Get rid of PostScript documents

I decided to abandon PostScript files, that means I converted every PS file into PDF format, using the following shell script:
ps2pdf -sPAPERSIZE=a4 \ -dMaxSubsetPct=100 -dCompatibilityLevel=1.3 \ -dSubsetFonts=true -dEmbedAllFonts=true \ -dAutoFilterColorImages=false \ -dAutoFilterGrayImages=false \ -dColorImageFilter=/FlateEncode \ -dGrayImageFilter=/FlateEncode \ -dMonoImageFilter=/FlateEncode \ "$1" "$1.pdf"You can either save this text into a file "abandonps.sh" and make it executable via "chmod u+x abandonps.sh" or you replace $1 with the filename. Maybe you will want to use "letter" instead of "a4", too. I'm very happy that some old PostScript documents not only load much faster after being converted but there is also (somehow magically) full-text search for some documents now!

The general solution to get full-text search and indexable documents (with Linux) is to look at another article on this blog:
Linux, OCR and PDF - problem solved

The ideal document metadata editor

I did some research on how to write an ideal document metadata editor. ExifTool, a Perl library and command-line application (for Linux, Windows and Mac OS X), seems to be able to manipulate DjVu metadata (currently only reading; when I try writing I get "Writing of AIFF files is not yet supported"). However, the company that owns the DjVu format seems to stick to their own metadata format, so XMP in DjVu won't be available officially. To manipulate PostScript metadata it seems possible to just write a text-based parser, because the metadata is stored as plain text in the first few lines of a PS document. It may be even better to use ExifTool's PostScript capabilities. To manipulate PDF metadata, it seems to me the best solution is to use the iText library directly (not via pdftk and the command-line, to exploit Java's so-called platform-independence).
In general, to manipulate XMP metadata, it seems best to use Exempi, which is an open-source implementation based on Adobe's own XMP SDK. There are python bindings available, too.
If you know of any nautilus/dolphin/other file-manager extension that already does some or all of these things, please tell me where to get this!

Comments

Read further down in your DjVu XMP reference:

http://www.djvu.org/forum/phpbb/viewtopic.php?t=530

You will see that there is now a scheme to embed XMP in DjVu. However, as you point out exiftool doesn't yet support writing of AIFF-format files (upon which DjVu is based).

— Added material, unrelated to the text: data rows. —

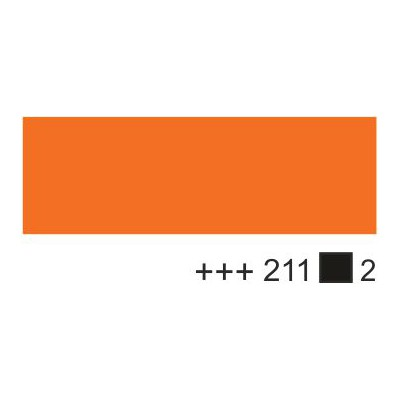 211 Cadmium orange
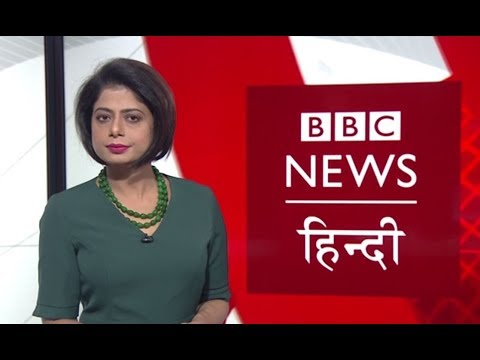 South Korea's Ex-Leader Jailed for 24 Years for Corruption: BBC Duniya with Sarika (BBC Hindi) Mp3
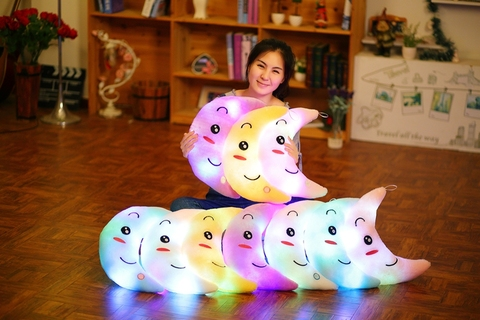 cheap brinquedos de pelucia que acendem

I haven't tried this out, but it might be what you are (were) looking for:

https://github.com/grigio/xmp-manager

I hear your pain...I have a large bunch of (work-related) scientific documents in different formats (pdf, djvu, epub) that I'd like to use together with a desktop search enginge (Recoll - the only one that supports .djvu). Recoll can be made to work alongside TMSU (http://www.tmsu.org/) but also has noticeable disadvantages. It doesn't have a gui either either but I manged to get the devs interested in making some nautilus scripts: https://github.com/oniony/TMSU/issues/62 XMP Manager appears to be dead? I also found TAGSpaces https://www.tagspaces.org/ , which seems to be fairly advanced (GUI-Wise, I haven't tried it out yet) but of course does not work with Recoll - but perhaps it suits your needs?

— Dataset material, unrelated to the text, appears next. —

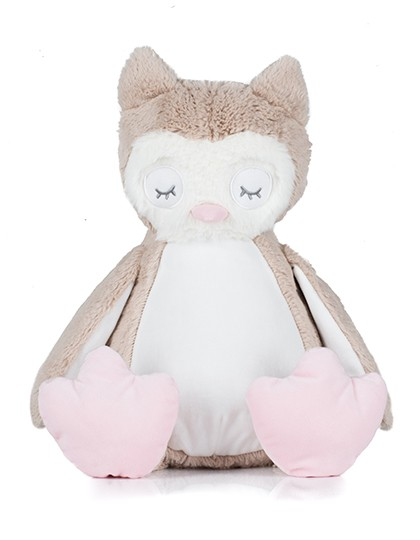 Zippie Owl Mumbles MM054 - Inne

...I forgot: I'd indeed like to try out your script!

I just had a brief look at TMSU and Tagspaces, which both look interesting, so thank you for that.

Then I found https://github.com/Glutanimate/PDFMtEd which might be what you're after (at least for PDFs, I haven't tried anything else yet).

A brief update:

- I read in the Evince mailing-list that the devs are working on annotation-features.
- Here's one tool (sadly for windows) that lets you batch-edit metadata in pdf's: http://www.hexonic.de/index.php/hexonic-pdf-metadata-editor
- And another one - java-based: http://broken-by.me/pdf-metadata-editor/ After asking for support of other file-types, the dev asked me to open a ticket for it here: https://github.com/zaro/pdf-metadata-editor/issues/6 Perhaps you can chime in?
I've also read about "Adobe Bridge" but found nothing about the supported file types.